In the Second Section (chap. iii., ver. 1—chap. v., ver. 20), the Quest is pursued in Traffic and Political Life.
In the Third Section (chap. vi., ver. 1—chap. viii., ver. 15), the Quest is carried into Wealth and the Golden Mean.
In the Fourth Section (chap. viii., ver. 16—chap. xii., ver. 7), the Quest is achieved, and the Chief Good found to consist in a tranquil and cheerful enjoyment of the present, combined with a cordial faith in the future, life.
And in the Epilogue (chap. xii., vv. 8-14) he summarises and emphatically repeats this solution of the Problem.
It was very natural that the Problem here discussed should fill a large space in Hebrew thought and literature; that it should be the theme of many of the Psalms and of many of the prophetic "burdens", as well as of the Books Ecclesiastes and Job. For the Mosaic revelation did teach that virtue and vice would meet suitable rewards now, in this present time. At the giving of the Law Jehovah announced that He would show mercy to the thousands of those who kept his commandments, and that He would visit the iniquities of the disobedient upon them. The Law that came by Moses is crowded with promises of temporal good to the righteous, and with threatenings of temporal evil to the unrighteous. The fulfilment of these threatenings and promises is carefully marked in the Hebrew chronicles; it is the supplication which breathes through the recorded prayers of the Hebrew race, and the theme of their noblest songs; it is their hope and consolation under the heaviest calamities. What, then, could be more bewildering to a godly and reflective Jew than to discover that this fundamental article of his faith was questionable, nay, that it was contradicted by the commonest facts of human life as life grew more complex and involved? When he saw the righteous driven before the blasts of adversity like a withered leaf, while the wicked lived out all their days in mirth and affluence; when he saw the only nation that attempted obedience to the Law groaning under the miseries of a captivity embittered by the cruel caprices of rulers who could not even rule themselves, and unrelieved by any hope of deliverance, while heathen races revelled in the lusts of sense and power unrebuked: when this seemed to be the rule of providence, the law of the Divine administration, and not that better rule revealed in his Scriptures, is it any wonder that, forgetting all corrective and balancing facts, he was racked with torments of perplexity; that, while some of his fellows plunged into the base relief of sensualism, he should be plagued with doubts and fears, and search eagerly through all avenues of thought for some solution of the mystery?

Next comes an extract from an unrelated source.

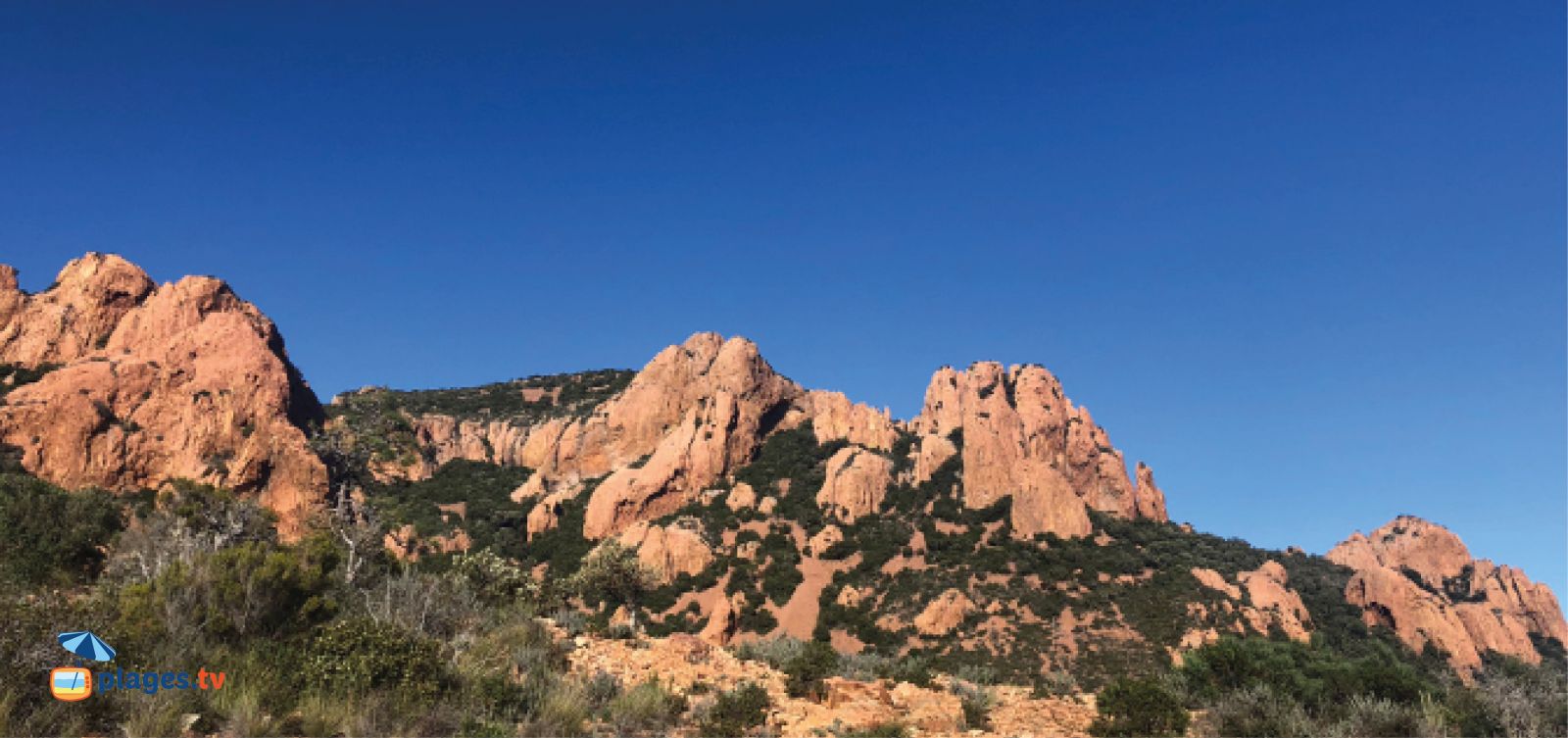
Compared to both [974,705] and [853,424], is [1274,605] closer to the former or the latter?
[853,424]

Nor, indeed, is this problem without interest for us; for we as persistently misinterpret the New Testament as the Hebrews did the Old. We read that "whatsoever a man soweth, that shall he also reap;" we read that "the meek shall inherit the earth;" we read that for every act of service done to Christ we shall receive "a hundredfold now, in this present time;" and we are very prompt with the gross, careless interpretation which makes such passages mean that if we are good we shall have the good things of this life, while its evil things shall be reserved for the evil. Indeed, we are trained—or, perhaps I should say, until recently we were trained—in this interpretation from our earliest years. Our very spelling-books are full of it, and are framed on the model of "Johnny was a good boy, and he got plum-cake; but Tommy was a bad boy, and he got the stick." Nearly all our story-books have a similar moral: it is always, or almost always, the good young man who gets the beautiful wife and large estate, while the bad young man comes to a bad end. Our proverbs are full of it, and axioms such as "Honesty is the best policy," a pernicious half-truth, are for ever on our lips. Our art, in so far as it is ours, is in the same conspiracy. In Hogarth, for instance, as Thackeray has pointed out, it is always Francis Goodchild who comes to be Lord Mayor and poor Jem Scapegrace who comes to the gallows. And when, as life passes on, we discover that it is the bad boy who often gets the plum-cake, and the good boy who goes to the rod; that bad men often have beautiful wives and large estates, while good men fail of both; when we find the knave rising to place and authority, and honest Goodchild in the workhouse or the Gazette, then there rise up in our hearts the very doubts and perplexities and eager painful questions which of old time troubled the Psalmist and the Prophet. We cry out with Job—
"It is all one—therefore will I say it, The guilty and the guiltless He treateth alike; The deceiver and the deceived both are his;"
or we say with the Preacher,—
"This is the greatest evil of all that is done under the sun That there is one fate for all; The same fate befalleth to the righteous and to the wicked, To the good and pure and to the impure, To him that sacrificeth and to him that sacrificeth not: As is the good so is the sinner, And he that sweareth as he that feareth an oath."